Les personnes âgées de plus de 65 ans sont deux fois moins nombreuses que les 18-24 ans à avoir déjà utilisé le point médian (24% contre 49%).

 

Le point de vue de l'expert

« Comme l’on pouvait s’y attendre, cette étude montre un net déclin de la pratique de l’écriture manuscrite au profit des usages numériques. Aujourd’hui, les Français qui écrivent davantage sur papier qu’au moyen d’un clavier sont très minoritaires, et près de 80% des personnes interrogées indiquent écrire moins à la main qu’il y a 10 ans.

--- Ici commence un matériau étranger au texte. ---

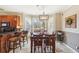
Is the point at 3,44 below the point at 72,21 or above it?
below

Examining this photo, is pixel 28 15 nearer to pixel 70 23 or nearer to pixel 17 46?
pixel 17 46

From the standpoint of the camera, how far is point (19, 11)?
5.79 metres

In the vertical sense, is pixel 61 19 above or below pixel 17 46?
above

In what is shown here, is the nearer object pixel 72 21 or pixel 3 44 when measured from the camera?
pixel 3 44

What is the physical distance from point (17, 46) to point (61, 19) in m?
3.30

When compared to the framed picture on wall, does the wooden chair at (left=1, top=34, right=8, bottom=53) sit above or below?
below

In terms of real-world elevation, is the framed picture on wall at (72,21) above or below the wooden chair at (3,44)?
above

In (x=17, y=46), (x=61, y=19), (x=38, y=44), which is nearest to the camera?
(x=38, y=44)

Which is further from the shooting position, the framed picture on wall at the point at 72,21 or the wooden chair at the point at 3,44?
the framed picture on wall at the point at 72,21

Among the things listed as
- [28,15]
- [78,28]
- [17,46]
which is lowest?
[17,46]

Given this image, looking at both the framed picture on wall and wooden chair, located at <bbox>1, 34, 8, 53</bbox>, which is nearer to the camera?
wooden chair, located at <bbox>1, 34, 8, 53</bbox>

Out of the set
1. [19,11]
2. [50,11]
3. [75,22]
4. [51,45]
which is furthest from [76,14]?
[19,11]

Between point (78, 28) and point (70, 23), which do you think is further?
point (70, 23)
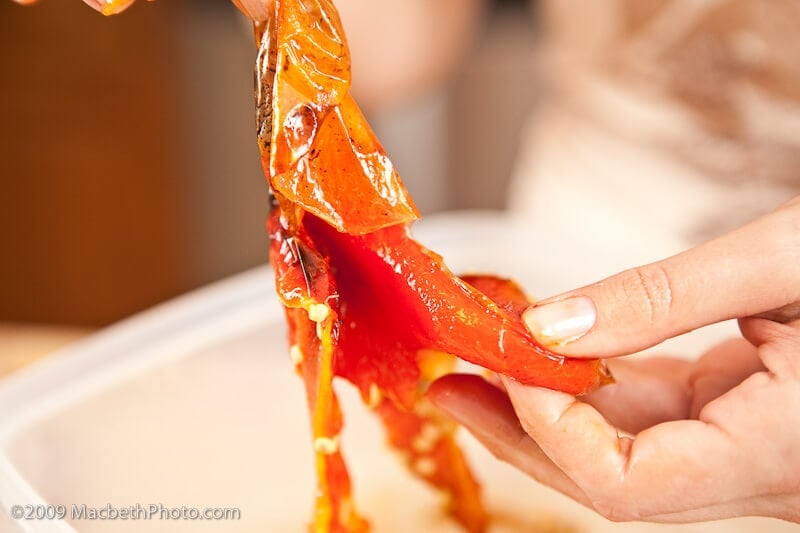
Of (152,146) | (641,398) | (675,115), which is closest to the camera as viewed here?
(641,398)

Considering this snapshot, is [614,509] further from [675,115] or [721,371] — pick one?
[675,115]

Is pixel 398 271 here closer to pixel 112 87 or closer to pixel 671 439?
pixel 671 439

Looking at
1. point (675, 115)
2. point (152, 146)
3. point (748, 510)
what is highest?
point (152, 146)

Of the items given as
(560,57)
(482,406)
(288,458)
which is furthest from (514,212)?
(482,406)

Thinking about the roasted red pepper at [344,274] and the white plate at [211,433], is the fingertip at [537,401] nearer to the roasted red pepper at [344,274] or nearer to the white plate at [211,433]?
the roasted red pepper at [344,274]

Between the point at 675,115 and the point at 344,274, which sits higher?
the point at 675,115

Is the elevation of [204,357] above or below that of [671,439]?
above

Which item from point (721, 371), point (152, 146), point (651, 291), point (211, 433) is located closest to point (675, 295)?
point (651, 291)
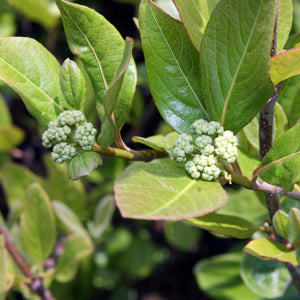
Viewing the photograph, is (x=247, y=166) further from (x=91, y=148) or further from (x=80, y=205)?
(x=80, y=205)

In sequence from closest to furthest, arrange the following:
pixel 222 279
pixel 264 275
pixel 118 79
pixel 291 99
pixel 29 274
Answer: pixel 118 79 < pixel 291 99 < pixel 264 275 < pixel 29 274 < pixel 222 279

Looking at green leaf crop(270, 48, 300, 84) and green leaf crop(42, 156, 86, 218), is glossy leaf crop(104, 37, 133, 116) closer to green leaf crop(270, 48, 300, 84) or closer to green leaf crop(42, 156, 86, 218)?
green leaf crop(270, 48, 300, 84)

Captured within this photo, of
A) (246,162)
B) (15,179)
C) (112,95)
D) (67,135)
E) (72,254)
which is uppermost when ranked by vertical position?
(112,95)

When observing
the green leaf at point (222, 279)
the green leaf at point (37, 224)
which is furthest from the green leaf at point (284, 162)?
the green leaf at point (222, 279)

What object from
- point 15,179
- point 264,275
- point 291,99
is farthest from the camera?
point 15,179

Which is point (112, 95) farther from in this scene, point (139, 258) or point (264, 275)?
point (139, 258)

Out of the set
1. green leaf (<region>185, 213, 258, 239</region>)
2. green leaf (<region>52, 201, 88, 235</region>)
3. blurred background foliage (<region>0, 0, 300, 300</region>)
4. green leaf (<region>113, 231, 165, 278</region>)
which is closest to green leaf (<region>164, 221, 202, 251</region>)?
blurred background foliage (<region>0, 0, 300, 300</region>)

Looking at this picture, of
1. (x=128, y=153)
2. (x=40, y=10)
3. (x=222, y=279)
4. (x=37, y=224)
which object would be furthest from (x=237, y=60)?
(x=40, y=10)
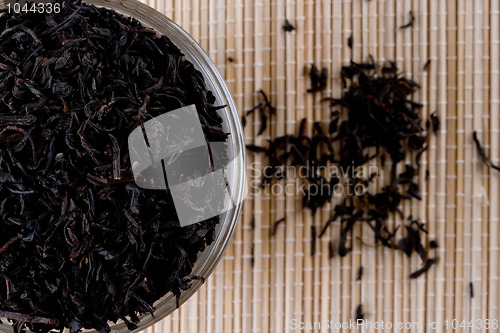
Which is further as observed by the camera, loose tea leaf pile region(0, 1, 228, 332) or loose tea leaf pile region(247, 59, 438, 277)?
loose tea leaf pile region(247, 59, 438, 277)

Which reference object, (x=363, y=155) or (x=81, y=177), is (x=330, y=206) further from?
(x=81, y=177)

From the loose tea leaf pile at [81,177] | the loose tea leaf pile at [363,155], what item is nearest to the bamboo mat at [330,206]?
the loose tea leaf pile at [363,155]

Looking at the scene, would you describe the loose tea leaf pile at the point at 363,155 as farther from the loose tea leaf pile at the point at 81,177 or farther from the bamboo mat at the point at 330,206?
the loose tea leaf pile at the point at 81,177

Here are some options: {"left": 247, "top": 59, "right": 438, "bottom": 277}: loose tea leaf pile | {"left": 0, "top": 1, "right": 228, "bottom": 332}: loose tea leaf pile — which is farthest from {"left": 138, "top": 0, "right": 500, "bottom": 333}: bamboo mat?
{"left": 0, "top": 1, "right": 228, "bottom": 332}: loose tea leaf pile

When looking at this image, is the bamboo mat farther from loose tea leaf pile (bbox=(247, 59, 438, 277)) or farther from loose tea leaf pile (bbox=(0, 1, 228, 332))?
loose tea leaf pile (bbox=(0, 1, 228, 332))

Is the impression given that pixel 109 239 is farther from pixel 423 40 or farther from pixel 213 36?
pixel 423 40

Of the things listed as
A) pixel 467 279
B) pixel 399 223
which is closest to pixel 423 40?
pixel 399 223

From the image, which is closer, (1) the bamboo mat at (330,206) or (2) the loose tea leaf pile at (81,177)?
(2) the loose tea leaf pile at (81,177)
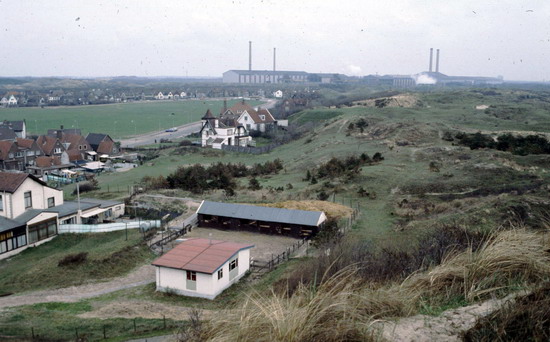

Mais tout n’est pas perdu car, parallèlement, les Français restent attachés au papier et à ses bienfaits en termes de concentration, d’apprentissage, ou tout simplement pour le plaisir qu’écrire à la main procure. Un plaisir qui semble se conjuguer au féminin puisque les femmes sont plus nombreuses que les hommes à trouver qu’elles ont une belle écriture, et bien moins nombreuses qu’eux à dire que leur écriture a pu constituer un handicap à l’école ou dans leur vie active.

On retrouve cette perception fortement genrée dans l’appréhension de l’écriture inclusive : parce qu’elles y voient la reconnaissance de plus d’égalité, les femmes adhèrent plus massivement que les hommes à l’usage du point médian dans les échanges qu’elles peuvent avoir, qu’ils soient professionnels ou personnels. Plus globalement, si elle divise toujours les Français, l’écriture inclusive progresse incontestablement puisque près d’un tiers des personnes interrogées et la moitié des 18-24 ans disent avoir déjà fait usage du point médian. »

Hugo Lasserre, chargé d’études à l’IFOP

 

Étude IFOP pour Otypo.com réalisée par questionnaire auto-administré en ligne du 15 au 16 mai 2023 auprès d’un échantillon de 1 003 personnes, représentatif de la population française âgée de 18 ans et plus.